The animated corpses laughed at the joke.

Zombies from all over the world entered the race, which usually is an all-day affair, what with none of the walkers able to flex their knee joints.

“Let’s face it,” said a former blacksmith from Danzig, who had no face in the usual sense of the word, only a charred skull mask, “us living dead folks are not known for our get-up and go. But we are persistent buggers.”

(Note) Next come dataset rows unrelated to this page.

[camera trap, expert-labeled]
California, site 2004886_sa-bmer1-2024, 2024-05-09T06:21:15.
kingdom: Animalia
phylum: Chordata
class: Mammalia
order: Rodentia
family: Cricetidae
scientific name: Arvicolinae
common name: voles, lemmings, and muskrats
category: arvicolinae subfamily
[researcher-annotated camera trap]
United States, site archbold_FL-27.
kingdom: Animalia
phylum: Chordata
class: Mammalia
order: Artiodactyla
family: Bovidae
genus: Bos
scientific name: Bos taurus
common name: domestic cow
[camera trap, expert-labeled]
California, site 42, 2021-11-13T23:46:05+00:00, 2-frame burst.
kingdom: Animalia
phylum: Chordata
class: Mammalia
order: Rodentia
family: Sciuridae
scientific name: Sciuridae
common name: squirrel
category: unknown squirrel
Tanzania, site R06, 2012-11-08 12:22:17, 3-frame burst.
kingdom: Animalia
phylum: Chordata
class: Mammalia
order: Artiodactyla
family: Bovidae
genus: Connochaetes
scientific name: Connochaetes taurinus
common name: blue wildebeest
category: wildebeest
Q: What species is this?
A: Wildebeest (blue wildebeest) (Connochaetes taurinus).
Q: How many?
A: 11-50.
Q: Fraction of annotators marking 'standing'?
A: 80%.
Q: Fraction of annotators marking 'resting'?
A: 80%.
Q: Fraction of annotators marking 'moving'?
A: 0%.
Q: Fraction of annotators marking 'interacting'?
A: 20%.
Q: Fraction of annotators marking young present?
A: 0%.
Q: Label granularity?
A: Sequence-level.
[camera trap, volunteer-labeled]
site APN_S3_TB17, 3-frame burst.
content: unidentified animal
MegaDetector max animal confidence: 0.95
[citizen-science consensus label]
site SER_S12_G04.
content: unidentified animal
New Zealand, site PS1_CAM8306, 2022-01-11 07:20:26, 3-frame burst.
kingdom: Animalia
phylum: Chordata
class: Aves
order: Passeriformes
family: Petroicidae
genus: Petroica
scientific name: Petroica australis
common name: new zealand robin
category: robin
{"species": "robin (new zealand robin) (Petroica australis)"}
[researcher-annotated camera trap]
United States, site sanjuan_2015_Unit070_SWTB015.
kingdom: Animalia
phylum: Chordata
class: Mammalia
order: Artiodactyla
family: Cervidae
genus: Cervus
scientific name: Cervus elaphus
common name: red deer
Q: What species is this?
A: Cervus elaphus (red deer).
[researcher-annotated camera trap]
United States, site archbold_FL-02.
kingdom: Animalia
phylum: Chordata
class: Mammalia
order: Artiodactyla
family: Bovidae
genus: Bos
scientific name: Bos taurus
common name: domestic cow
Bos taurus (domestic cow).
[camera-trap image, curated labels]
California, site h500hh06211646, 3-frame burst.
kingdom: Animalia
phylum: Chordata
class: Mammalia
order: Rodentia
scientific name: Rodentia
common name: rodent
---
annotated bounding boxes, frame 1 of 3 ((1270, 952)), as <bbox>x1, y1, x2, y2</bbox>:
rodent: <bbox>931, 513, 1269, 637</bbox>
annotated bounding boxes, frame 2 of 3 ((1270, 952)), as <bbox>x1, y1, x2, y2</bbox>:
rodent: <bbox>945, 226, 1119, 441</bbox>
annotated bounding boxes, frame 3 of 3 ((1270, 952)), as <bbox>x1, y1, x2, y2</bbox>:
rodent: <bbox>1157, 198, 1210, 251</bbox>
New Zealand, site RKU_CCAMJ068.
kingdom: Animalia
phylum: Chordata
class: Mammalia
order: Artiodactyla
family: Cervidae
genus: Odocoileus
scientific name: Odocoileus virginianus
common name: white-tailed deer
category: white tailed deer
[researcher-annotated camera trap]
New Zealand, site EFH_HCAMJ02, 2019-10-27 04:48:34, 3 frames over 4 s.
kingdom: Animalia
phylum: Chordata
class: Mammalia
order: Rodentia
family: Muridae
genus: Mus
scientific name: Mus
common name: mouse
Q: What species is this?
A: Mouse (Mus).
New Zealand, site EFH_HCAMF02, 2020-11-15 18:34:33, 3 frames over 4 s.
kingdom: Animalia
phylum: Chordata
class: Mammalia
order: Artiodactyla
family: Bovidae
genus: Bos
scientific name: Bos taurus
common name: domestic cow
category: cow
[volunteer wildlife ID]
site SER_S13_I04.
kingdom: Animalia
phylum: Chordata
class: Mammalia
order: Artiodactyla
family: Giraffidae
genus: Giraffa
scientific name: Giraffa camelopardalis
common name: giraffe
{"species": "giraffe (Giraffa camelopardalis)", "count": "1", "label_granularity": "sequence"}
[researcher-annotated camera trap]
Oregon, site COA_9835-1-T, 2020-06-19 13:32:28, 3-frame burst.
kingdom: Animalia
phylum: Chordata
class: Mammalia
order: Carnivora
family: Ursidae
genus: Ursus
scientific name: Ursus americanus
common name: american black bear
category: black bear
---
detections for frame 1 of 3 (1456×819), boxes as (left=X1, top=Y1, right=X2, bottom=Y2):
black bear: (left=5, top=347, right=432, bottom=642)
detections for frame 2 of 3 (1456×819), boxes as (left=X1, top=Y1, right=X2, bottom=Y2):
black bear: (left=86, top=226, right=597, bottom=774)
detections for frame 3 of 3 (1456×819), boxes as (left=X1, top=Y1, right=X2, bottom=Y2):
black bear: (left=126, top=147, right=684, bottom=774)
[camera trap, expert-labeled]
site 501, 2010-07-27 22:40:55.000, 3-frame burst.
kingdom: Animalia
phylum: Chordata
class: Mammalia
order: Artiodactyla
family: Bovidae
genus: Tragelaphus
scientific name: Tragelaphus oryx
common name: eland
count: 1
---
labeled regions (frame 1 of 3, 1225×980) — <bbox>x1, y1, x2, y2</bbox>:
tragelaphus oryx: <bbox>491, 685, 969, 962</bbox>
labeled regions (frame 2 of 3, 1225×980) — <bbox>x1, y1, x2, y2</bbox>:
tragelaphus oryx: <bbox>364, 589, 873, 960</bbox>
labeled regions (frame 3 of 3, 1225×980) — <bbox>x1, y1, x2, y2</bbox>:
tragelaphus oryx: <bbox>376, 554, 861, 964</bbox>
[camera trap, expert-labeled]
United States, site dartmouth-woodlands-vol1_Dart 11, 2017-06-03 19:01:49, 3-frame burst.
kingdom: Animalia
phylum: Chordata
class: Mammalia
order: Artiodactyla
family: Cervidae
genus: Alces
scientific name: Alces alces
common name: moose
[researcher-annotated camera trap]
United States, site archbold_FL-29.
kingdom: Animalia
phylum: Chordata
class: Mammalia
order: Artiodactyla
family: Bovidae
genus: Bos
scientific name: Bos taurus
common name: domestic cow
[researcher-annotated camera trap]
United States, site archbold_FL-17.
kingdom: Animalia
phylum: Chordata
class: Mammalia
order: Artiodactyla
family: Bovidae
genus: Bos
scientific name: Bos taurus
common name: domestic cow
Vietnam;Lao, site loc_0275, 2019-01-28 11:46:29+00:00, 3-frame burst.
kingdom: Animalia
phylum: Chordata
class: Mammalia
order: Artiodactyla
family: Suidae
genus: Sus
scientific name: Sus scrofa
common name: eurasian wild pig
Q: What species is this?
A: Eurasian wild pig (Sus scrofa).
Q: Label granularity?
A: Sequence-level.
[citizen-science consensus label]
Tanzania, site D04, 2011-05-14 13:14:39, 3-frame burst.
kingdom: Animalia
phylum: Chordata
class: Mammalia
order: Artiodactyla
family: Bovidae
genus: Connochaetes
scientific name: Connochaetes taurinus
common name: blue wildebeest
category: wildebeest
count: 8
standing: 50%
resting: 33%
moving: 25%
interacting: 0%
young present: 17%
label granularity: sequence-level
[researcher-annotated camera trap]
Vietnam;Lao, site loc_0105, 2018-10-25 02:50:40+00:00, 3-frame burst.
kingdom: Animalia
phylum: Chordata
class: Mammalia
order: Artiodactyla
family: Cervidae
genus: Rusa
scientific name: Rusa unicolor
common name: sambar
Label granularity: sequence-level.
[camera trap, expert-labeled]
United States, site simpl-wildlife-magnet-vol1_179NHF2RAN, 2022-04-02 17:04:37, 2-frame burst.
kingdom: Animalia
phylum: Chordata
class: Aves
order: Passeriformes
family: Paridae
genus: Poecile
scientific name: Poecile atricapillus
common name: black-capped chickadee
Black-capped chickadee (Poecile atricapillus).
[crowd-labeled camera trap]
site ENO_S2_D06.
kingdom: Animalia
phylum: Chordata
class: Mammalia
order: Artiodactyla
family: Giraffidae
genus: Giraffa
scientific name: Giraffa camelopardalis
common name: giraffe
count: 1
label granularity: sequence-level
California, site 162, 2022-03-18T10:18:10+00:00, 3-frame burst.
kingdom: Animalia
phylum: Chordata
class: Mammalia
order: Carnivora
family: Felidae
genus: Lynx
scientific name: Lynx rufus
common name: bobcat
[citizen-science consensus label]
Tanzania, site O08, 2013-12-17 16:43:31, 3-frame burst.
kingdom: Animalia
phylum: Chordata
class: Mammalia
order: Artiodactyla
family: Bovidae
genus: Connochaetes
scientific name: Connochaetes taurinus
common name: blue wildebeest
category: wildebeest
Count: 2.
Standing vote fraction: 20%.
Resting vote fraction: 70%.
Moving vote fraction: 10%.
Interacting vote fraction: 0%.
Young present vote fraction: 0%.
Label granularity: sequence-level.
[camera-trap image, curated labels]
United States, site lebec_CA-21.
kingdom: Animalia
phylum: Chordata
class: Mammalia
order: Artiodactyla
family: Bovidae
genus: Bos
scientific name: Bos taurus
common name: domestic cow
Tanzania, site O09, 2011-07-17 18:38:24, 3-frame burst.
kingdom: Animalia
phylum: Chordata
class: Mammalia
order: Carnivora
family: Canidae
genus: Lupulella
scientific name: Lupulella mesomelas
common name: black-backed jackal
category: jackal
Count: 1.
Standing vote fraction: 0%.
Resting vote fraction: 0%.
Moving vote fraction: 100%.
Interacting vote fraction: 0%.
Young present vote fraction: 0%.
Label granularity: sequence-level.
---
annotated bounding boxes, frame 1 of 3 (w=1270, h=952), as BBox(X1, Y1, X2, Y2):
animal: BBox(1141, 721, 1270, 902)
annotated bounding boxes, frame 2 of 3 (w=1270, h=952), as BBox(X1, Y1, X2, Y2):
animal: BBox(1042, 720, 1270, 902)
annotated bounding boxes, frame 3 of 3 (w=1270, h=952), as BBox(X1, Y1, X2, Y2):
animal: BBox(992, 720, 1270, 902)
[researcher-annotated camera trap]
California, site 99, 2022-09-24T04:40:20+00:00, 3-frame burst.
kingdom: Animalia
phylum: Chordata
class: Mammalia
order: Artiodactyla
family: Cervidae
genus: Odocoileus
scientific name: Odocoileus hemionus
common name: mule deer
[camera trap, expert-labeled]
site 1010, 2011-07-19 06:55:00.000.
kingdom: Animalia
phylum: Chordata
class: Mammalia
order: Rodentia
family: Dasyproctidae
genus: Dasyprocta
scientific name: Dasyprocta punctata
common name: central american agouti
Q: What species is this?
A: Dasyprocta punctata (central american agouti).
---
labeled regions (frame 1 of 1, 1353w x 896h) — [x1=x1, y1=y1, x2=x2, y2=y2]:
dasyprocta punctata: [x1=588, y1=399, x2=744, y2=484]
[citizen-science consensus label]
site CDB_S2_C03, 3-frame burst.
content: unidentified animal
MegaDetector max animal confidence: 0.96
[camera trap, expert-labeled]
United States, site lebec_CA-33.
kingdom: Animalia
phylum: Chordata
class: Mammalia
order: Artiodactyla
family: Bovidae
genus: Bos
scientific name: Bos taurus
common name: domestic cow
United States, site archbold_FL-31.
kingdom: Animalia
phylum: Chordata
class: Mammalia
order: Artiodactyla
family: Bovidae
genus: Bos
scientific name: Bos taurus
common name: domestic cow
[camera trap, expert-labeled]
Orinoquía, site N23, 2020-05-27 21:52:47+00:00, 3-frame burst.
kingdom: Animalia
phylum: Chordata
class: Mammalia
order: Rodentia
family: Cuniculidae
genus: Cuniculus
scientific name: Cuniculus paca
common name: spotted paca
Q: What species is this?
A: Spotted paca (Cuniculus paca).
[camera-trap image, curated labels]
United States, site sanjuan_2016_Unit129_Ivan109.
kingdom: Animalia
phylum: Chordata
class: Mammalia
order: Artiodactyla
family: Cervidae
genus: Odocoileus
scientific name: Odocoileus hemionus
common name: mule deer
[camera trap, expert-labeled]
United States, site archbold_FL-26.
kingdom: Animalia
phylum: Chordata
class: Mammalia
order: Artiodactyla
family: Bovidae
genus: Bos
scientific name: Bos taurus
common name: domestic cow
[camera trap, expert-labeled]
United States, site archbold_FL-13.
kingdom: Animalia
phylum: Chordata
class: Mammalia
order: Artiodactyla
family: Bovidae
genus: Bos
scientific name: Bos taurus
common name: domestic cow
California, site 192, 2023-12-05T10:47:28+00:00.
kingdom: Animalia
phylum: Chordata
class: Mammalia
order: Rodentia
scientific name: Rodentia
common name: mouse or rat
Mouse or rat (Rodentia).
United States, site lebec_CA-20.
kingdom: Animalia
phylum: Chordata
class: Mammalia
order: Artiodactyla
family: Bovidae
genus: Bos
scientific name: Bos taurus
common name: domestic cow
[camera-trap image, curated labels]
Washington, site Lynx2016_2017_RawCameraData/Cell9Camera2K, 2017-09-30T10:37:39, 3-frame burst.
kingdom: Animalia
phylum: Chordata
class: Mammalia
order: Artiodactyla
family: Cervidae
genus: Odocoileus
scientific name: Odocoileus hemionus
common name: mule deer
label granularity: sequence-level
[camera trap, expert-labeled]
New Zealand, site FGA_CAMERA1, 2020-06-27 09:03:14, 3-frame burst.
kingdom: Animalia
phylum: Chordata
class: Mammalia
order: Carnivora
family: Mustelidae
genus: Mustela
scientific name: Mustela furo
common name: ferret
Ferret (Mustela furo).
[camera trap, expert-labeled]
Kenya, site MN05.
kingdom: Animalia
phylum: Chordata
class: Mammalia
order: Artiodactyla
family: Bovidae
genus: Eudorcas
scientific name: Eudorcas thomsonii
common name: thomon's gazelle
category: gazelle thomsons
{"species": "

The organizing force behind the event was a Polynesian who had half his ribcage shot away by Captain Cook in 1778. He informed the walkers at the finish line that they had raised a lot of money this year for the Zombie Retirement Fund. The zombies congratulated themselves by waving half rotted arms and leaving an occasional body part on the ground to be attached once they submitted their times to the judges. The rib-less Polynesian added that “there is such goodwill in the air today.”

This was in contrast to what the mortals living downwind said of the day and even of the next day.

“You can’t imagine the stench,” said a living Frank Ames. “It usually takes a week for the leprous smell of decomposing flesh to be blown away by the coastal winds. But we have an agreement with the zombies. We let them host their 5K race for charity and they don’t wait for nightfall to eat the residents of the town. I’ll put up with a week of putrid odor in exchange for not having my family chomped on by a moaning mass of dead people.”